» **Page text**:
The number of most parsimonious (MP) alignments found, tree length, number of MP trees, retention index (RI), and the groupings of the beetle lineages of interest for each analysis are summarized in table 1. The topology generated with a nucleotide change/gap ratio of 1:2 is presented in figure 1. The topologies produced under the different alignment parameter values are overall very similar. Increasing the change/gap ratio increases the number of MP trees, resulting in a less resolved strict consensus topology. The conserved alignment and the POY consensus analysis produced topologies with the least resolution. These data support the paraphyly of Cucujoidea, with Tenebrionoidea placed within a subset of cucujoid taxa. Tenebrionoidea is generally monophyletic, as is the Cerylonid series. Erotylidae is consistently paraphyletic due to the placement of Languriidae as sister group to Dacne. These data support the monophyly of the subfamily Encaustinae, but consistently produce an unresolved Triplacinae.

» **Listed entries**:
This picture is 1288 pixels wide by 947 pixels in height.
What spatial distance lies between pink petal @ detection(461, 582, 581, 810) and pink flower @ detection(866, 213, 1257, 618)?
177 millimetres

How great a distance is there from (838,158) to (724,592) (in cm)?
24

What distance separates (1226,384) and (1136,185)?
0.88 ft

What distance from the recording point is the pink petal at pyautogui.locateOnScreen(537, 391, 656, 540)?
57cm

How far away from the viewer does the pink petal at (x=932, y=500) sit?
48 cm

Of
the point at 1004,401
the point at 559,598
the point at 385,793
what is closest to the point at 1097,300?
--
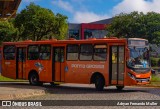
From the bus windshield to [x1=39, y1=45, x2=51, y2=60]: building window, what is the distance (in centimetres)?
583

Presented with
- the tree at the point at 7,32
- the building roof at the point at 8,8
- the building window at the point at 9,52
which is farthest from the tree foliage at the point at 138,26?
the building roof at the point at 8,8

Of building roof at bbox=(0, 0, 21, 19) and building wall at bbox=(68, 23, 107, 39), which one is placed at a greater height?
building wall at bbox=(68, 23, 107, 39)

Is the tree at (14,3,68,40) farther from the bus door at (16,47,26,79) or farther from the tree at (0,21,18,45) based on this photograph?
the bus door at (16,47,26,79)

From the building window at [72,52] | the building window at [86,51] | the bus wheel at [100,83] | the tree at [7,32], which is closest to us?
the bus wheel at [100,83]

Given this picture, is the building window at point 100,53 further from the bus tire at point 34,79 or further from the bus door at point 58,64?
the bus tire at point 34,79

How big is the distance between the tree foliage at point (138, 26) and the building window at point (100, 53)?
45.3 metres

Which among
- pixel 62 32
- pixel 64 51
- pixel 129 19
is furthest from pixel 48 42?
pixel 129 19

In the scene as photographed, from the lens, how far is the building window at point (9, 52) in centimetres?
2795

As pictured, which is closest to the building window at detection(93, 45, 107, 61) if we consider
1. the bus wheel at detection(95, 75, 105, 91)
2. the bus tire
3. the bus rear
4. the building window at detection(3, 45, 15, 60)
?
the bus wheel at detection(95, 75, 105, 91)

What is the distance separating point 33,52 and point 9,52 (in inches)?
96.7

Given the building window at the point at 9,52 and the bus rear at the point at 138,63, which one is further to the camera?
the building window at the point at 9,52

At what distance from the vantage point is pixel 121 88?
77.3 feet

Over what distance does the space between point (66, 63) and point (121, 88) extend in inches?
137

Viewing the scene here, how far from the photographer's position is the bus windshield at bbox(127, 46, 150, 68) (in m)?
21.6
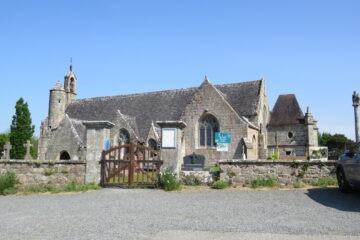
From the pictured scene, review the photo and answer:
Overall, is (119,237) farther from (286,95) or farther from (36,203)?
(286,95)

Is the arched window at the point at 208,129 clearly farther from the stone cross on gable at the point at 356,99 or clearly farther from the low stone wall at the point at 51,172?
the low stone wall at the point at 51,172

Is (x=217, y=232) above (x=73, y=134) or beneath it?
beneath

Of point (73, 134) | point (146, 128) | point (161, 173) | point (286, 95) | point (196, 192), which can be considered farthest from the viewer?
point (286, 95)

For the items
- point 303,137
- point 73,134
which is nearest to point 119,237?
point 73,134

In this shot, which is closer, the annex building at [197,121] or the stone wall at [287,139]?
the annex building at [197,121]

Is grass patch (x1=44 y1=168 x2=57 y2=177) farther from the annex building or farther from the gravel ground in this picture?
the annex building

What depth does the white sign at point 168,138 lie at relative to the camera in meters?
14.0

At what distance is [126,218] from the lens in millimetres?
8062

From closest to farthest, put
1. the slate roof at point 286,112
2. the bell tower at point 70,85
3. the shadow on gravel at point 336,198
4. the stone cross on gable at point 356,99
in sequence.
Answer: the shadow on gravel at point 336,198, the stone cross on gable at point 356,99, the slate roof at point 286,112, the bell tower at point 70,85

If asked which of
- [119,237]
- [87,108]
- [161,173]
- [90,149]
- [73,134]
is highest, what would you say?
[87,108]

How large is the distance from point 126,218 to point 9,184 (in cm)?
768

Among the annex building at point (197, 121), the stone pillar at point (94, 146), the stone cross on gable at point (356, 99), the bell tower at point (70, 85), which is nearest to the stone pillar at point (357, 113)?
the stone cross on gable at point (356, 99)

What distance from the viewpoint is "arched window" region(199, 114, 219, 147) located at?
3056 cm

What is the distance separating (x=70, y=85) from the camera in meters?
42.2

» **What the task asks**:
Quote the entire passage on the beetle parsimony analyses word for word. The listing is separate material and has no connection to the text.

» **Exercise solution**:
The number of most parsimonious (MP) alignments found, tree length, number of MP trees, retention index (RI), and the groupings of the beetle lineages of interest for each analysis are summarized in table 1. The topology generated with a nucleotide change/gap ratio of 1:2 is presented in figure 1. The topologies produced under the different alignment parameter values are overall very similar. Increasing the change/gap ratio increases the number of MP trees, resulting in a less resolved strict consensus topology. The conserved alignment and the POY consensus analysis produced topologies with the least resolution. These data support the paraphyly of Cucujoidea, with Tenebrionoidea placed within a subset of cucujoid taxa. Tenebrionoidea is generally monophyletic, as is the Cerylonid series. Erotylidae is consistently paraphyletic due to the placement of Languriidae as sister group to Dacne. These data support the monophyly of the subfamily Encaustinae, but consistently produce an unresolved Triplacinae.